Даже собаки и кошки, поскольку у них образуются ассоциации, которые связывают людей, места и события, в каком-то смысле формируют «представления» о многих вещах в мире. Но мы говорим не о таких представлениях. Нас интересуют представления, которые люди сознательно принимают: «Этот дом заражен термитами», «Тофу не годится в качестве десерта», «Мохаммед был перенесен на небеса на крылатой лошади» — такие представления можно передавать и получать через речь. Если мы верим в такое-то представление, значит, мы верим, что оно верно описывает что-то в мире, а из этого следует и то, что подобные представления должны соответствовать определенным критериям [32] . В частности, именно поэтому мы любим доказательства и факты и требуем от представлений о мире, чтобы они не противоречили одно другому. Эти критерии в равной мере относятся и к религиозным представлениям. «Свобода вероисповедания» (в любом другом смысле, кроме юридического) — это миф.

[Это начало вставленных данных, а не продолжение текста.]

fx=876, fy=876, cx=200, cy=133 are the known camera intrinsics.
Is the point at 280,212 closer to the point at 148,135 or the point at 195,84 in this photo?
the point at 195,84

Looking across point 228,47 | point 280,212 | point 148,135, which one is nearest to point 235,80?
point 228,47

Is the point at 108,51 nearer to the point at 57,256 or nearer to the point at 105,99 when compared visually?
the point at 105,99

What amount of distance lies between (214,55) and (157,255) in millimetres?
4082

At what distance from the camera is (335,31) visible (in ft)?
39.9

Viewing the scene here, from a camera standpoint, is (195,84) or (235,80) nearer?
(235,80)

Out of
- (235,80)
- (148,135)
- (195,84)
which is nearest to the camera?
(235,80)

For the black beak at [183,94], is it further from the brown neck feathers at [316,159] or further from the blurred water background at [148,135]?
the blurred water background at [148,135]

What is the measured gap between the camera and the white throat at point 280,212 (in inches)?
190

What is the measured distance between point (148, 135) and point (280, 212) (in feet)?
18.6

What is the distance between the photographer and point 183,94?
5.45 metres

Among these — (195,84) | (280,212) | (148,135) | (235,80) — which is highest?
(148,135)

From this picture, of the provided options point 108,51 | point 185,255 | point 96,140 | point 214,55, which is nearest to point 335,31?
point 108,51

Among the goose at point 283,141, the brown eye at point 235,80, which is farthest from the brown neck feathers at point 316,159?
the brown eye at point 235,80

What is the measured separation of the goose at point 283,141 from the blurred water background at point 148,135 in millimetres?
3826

Мы увидим, что у нас не больше свободы верить в какие-либо утверждения о Боге, чем свободы верить в недоказанные утверждения о науке или истории или свободы вкладывать наш собственный смысл в такие слова, как «яд», «север» или «ноль». Если бы кто-то заявил о нашем праве так поступать, никто бы не стал его слушать, и это неудивительно.
32
В этом смысле представление есть то, что философы называют «пропозициональной установкой». У нас множество подобных установок, и обычно в их описании есть слово «что»: например, я думаю, что… я верю, что… я боюсь, что… я имею в виду, что… мне нравится, что… я надеюсь, что… и т. п.
Власть представлений
Мозг человека постоянно формирует представления о мире. И сама уникальность человеческого мозга во многом определяется тем, что наш мозг способен оценивать новые предложенные нам истины в свете огромного количества других истин, которые он уже усвоил. С помощью интуитивного суждения о правде и лжи, с помощью логики и проверки на противоречия человек способен собрать отдельные части картины в единое целое. Как в этом участвует наша нервная система? Что должен сделать мозг, чтобы решить, истинно или ложно данное утверждение? Сегодня мы еще не можем ответить на эти вопросы. Разумеется, здесь важную роль играет обработка вербальной информации, но нам еще предстоит понять, как мозг, используя восприятие, память и мыслительные процессы, создает отдельные представления и волшебным образом делает их самим веществом нашей жизни.